# Task set
**a)** In the passage on partners in bankruptcy, rewrite the part that opens with the words containing "Initially, upon the" and closes with "the partner's interest.", changing "bankruptcy trustee" to "trustee in bankruptcy".
**b)** Shorten the paragraph of the passage on partners in bankruptcy that begins "Initially, upon the filing", keeping its main facts.

# Page
»»

Initially, upon the filing of the bankruptcy petition, the
debtor partner's transferable interest in the partnership will
pass to the bankruptcy trustee as property of the estate under
Section 541(a)(1) of the Bankruptcy Code, notwithstanding any
restrictions on transfer provided in the partnership agreement.
In most Chapter 7 cases, that will result in the eventual buyout
of the partner's interest.

 
The application of various provisions of the federal
Bankruptcy Code to Section 601(6)(i) is unclear. In particular,
there is uncertainty as to the validity of UPA Section 31(5), and
thus its RUPA counterpart, under Sections 365(e) and 541(c)(1) of
the Bankruptcy Code. Those sections generally invalidate so-
called ipso facto laws that cause a termination or modification
of the debtor's contract or property rights because of the
bankruptcy filing. As a consequence, RUPA Section 601(6)(i),
which provides for a partner's dissociation by operation of law
upon becoming a debtor in bankruptcy, may be invalid under the
Supremacy Clause. See, e.g., In the Matter of Phillips, 966 F.2d
926 (5th Cir. 1992); In re Cardinal Industries, Inc., 105 B.R.

««

# Data section
»»

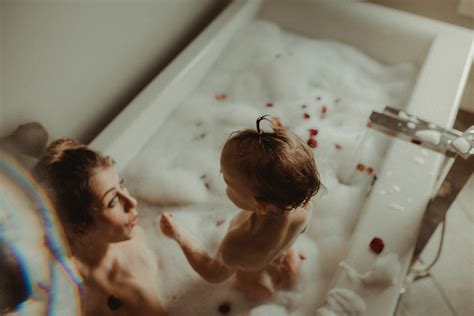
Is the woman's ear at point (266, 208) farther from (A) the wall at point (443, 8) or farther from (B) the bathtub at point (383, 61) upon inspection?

««

# Solutions
**a)**
Initially, upon the filing of the bankruptcy petition, the
debtor partner's transferable interest in the partnership will
pass to the trustee in bankruptcy as property of the estate under
Section 541(a)(1) of the Bankruptcy Code, notwithstanding any
restrictions on transfer provided in the partnership agreement.
In most Chapter 7 cases, that will result in the eventual buyout
of the partner's interest.

**b)** When a bankruptcy petition is filed, the debtor partner's transferable interest in the partnership passes to the bankruptcy trustee as property of the estate under Section 541(a)(1) of the Bankruptcy Code, despite any transfer restrictions in the partnership agreement. In most Chapter 7 cases, this eventually leads to a buyout of the partner's interest.